Ir was on the last day of July that I again seated myself in my elbow chair, after " my trip to the Continent," (it is thus I always speak of my brief visit to Boulogne-sur-Mer), and having despatched the "Bubbles" which were its literary result, to Mr. Henry Colburn, I awaited his reply with an anxiety natural to one who for the first time ran a risk of being published!

On the following day I received a letter, written in a most businesslike hand; I put on my spectacles, and then ascertained beyond a doubt that my "Bubbles" had produced a sum of money which not only sufficed to pay the expenses of my trip, but actually left a surplus sufficient to enable me to purchase a muff and tippet for winter's wear. I felt myself at once a literary character-a regular Trollope; and I longed, like that lady, to go tripping again, making (and at the same time earning) more notes. And why not do it, thought I to myself? Summer is certainly past, but do not all travellers rave about the tints of autumn? It is but the 3rd of September, and in three days I'll be off.

So again I packed up my two trunks and my bandbox, and left London in an early Dover coach. On British ground I of course profess to blow no bubbles, nor will I trouble the reader with the troubled waters I met with in my progress to the French coast; I proceed at once to the landing-place, and put my foot upon the ladder.

A disembarkation at Calais is very dissimilar to that which I have attempted to describe at Boulogne. No beauty, no fashion attended to witness my arrival; the appearance of all about me was thoroughly business-like, and though the emissaries of the different hotels did certainly rather vociferously announce their respective claims, and one in particular did (as Henry Lytton Bulwer says)" nearly scratch my nose with M. Meurice's card," still I must candidly acknowledge that when I first stepped upon the pier at Calais, I encountered less annoyance than might have been my lot on arriving per coach at the Gloucester Coffee-house, Piccadilly.

Never did I see so triste a place as Calais. There were many welldressed men about the streets, who had evidently seen better, and far more agreeable, days: they had about them a London look, but their raiment was seedy, and their countenances sad.

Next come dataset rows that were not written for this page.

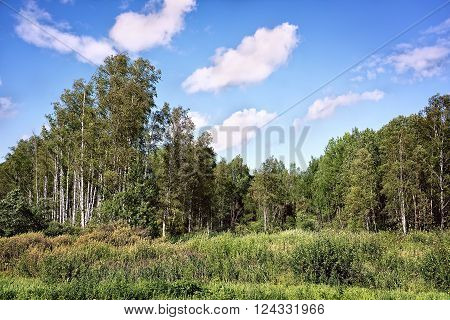summer swampy forest landscape with cloudy sky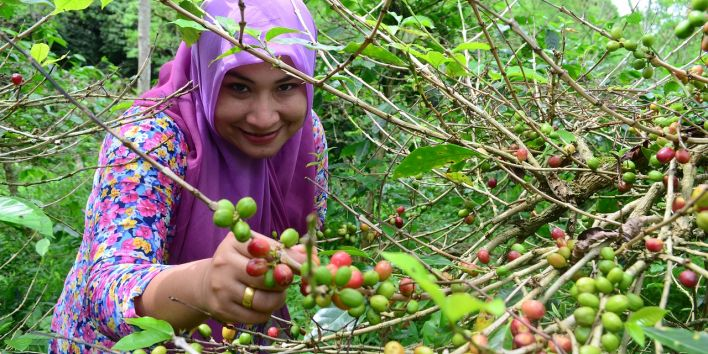 coffe plant agriculture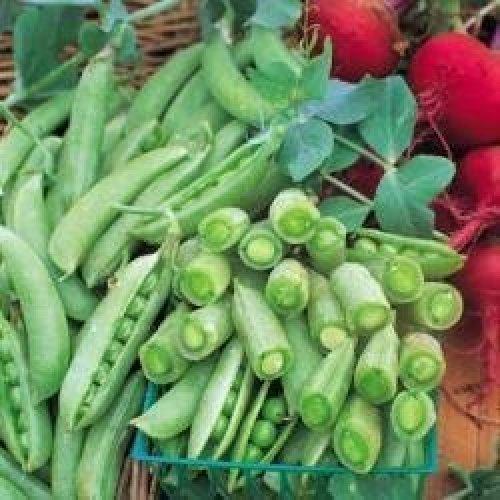 Vegetable - Pea - Sugar Snap - 40 Seeds
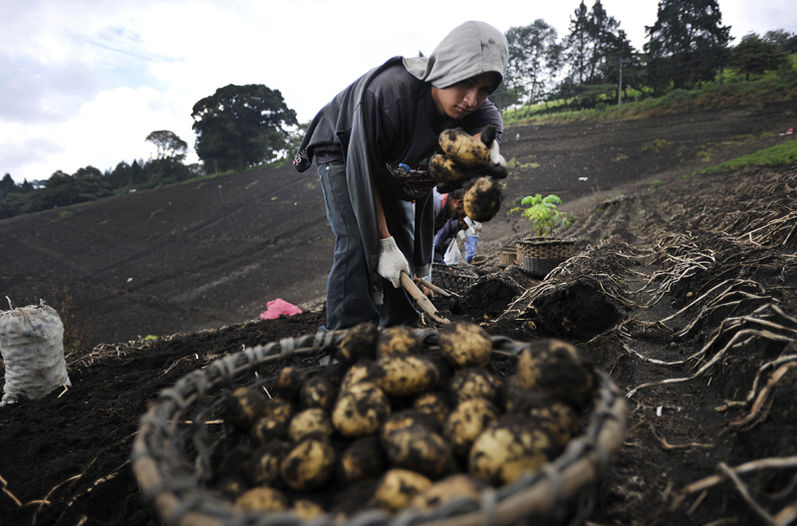 Costa Rica currently produces potato table, which has characteristics for use in industry. Already progress in the development of new varieties destined for agribusiness. | RAFAEL MURILLO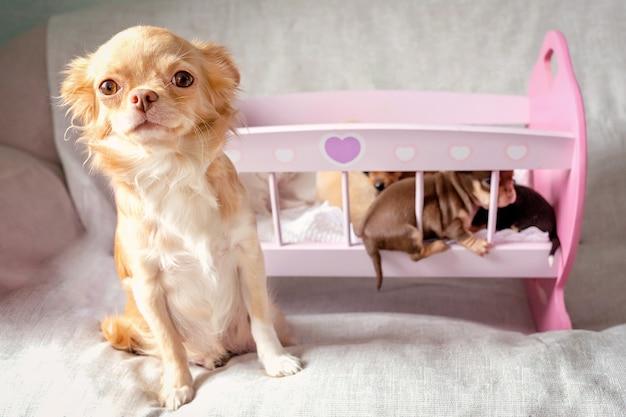 Małe szczenięta chihuahua leżące na zabawkowym różowym drewnianym łóżku, a ich mama na pierwszym planie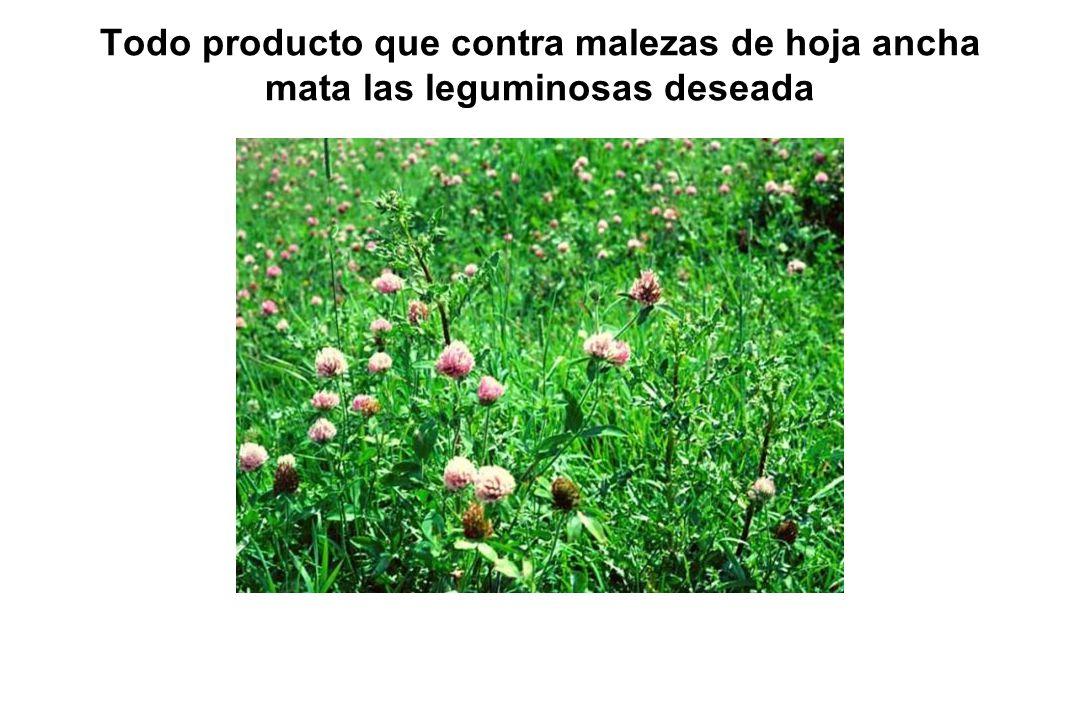 Todo producto que contra malezas de hoja ancha mata las leguminosas deseada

The Grande Place seems to be the general resort of these forlorn ones; there they loitered and lounged, and smoked, and yawned, and read papers, and talked, and longed for the hours to pass, though every hour was like its predecessor, and each new day a counterpart of that which went before it. I was told that at the play I should be sure to see all the elite of the place, so at seven o'clock I seated myself in the very small, but neat theatre. There was a good house, and being near a person who knew "who was who," I made a few inquiries, the answers to which were enough to make an elderly body like myself wish that the earth would open

and swallow her. For instance:

"That is a handsome woman in the stage-box, who is she?"

"Oh! the celebrated Mrs. Pokey, who was, you know, divorced from her husband some years ago."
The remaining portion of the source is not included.